## Exercise details:
With the pictures left out, write out the records verbatim.

## Material for this exercise:
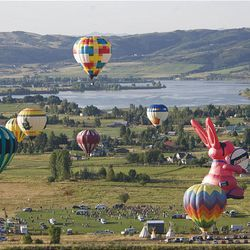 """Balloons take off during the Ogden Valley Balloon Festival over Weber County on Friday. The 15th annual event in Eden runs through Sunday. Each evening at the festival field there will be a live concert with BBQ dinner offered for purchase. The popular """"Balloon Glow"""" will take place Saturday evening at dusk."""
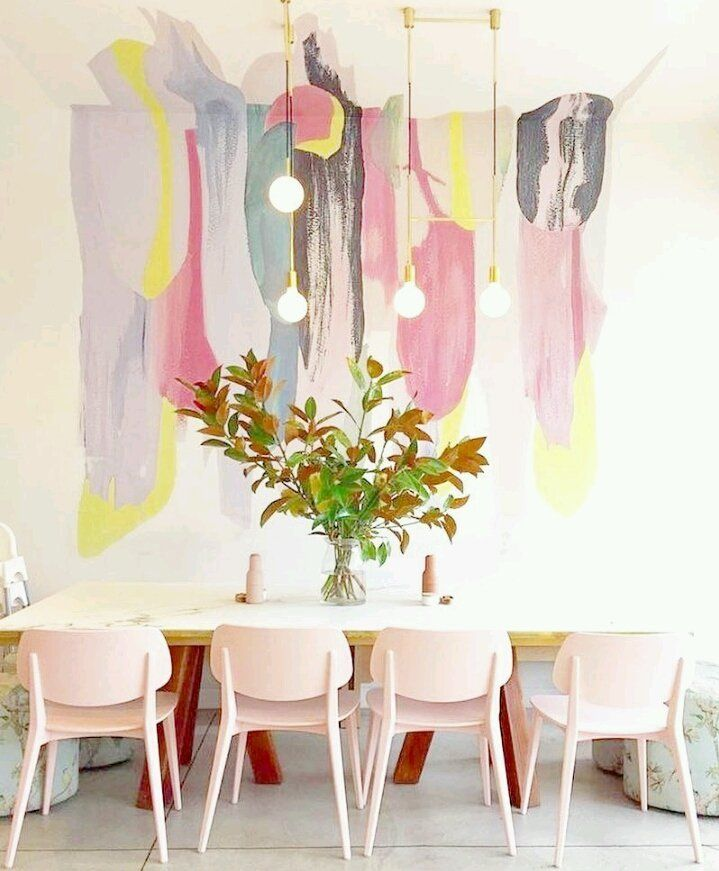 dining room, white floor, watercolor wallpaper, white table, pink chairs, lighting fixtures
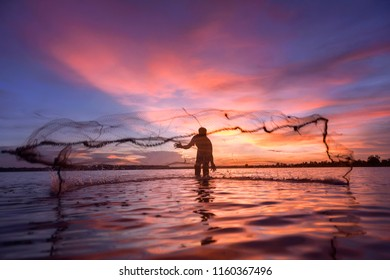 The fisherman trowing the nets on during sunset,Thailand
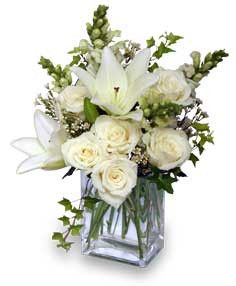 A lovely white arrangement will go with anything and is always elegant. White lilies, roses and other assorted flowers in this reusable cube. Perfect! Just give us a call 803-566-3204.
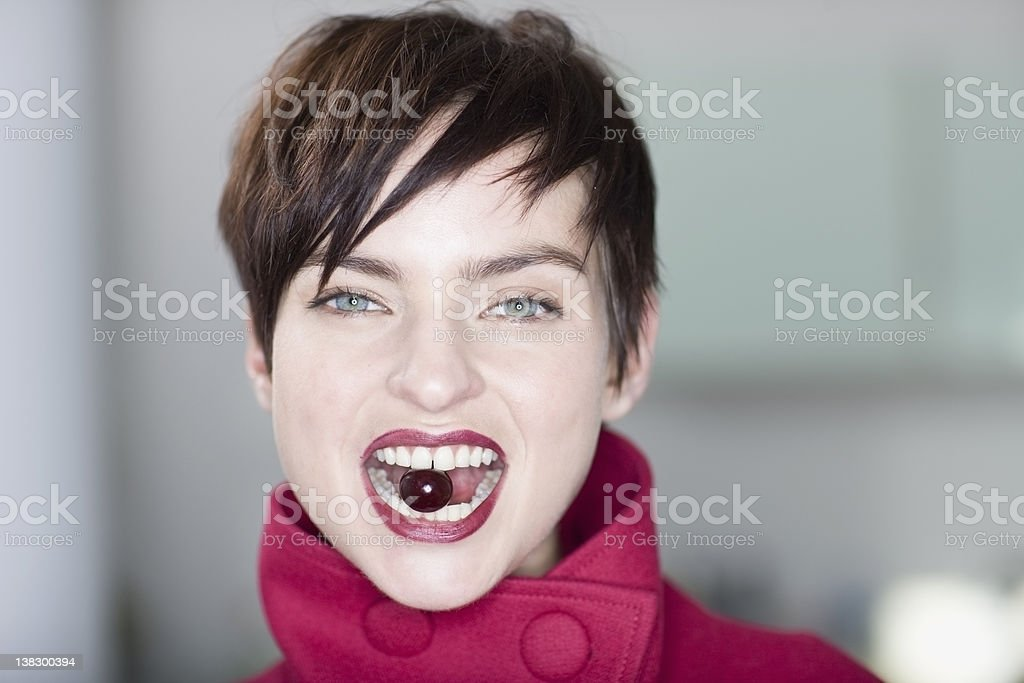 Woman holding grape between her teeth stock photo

## Answer space:
 """Balloons take off during the Ogden Valley Balloon Festival over Weber County on Friday. The 15th annual event in Eden runs through Sunday. Each evening at the festival field there will be a live concert with BBQ dinner offered for purchase. The popular """"Balloon Glow"""" will take place Saturday evening at dusk."""
 dining room, white floor, watercolor wallpaper, white table, pink chairs, lighting fixtures
 The fisherman trowing the nets on during sunset,Thailand
 A lovely white arrangement will go with anything and is always elegant. White lilies, roses and other assorted flowers in this reusable cube. Perfect! Just give us a call 803-566-3204.
 Woman holding grape between her teeth stock photo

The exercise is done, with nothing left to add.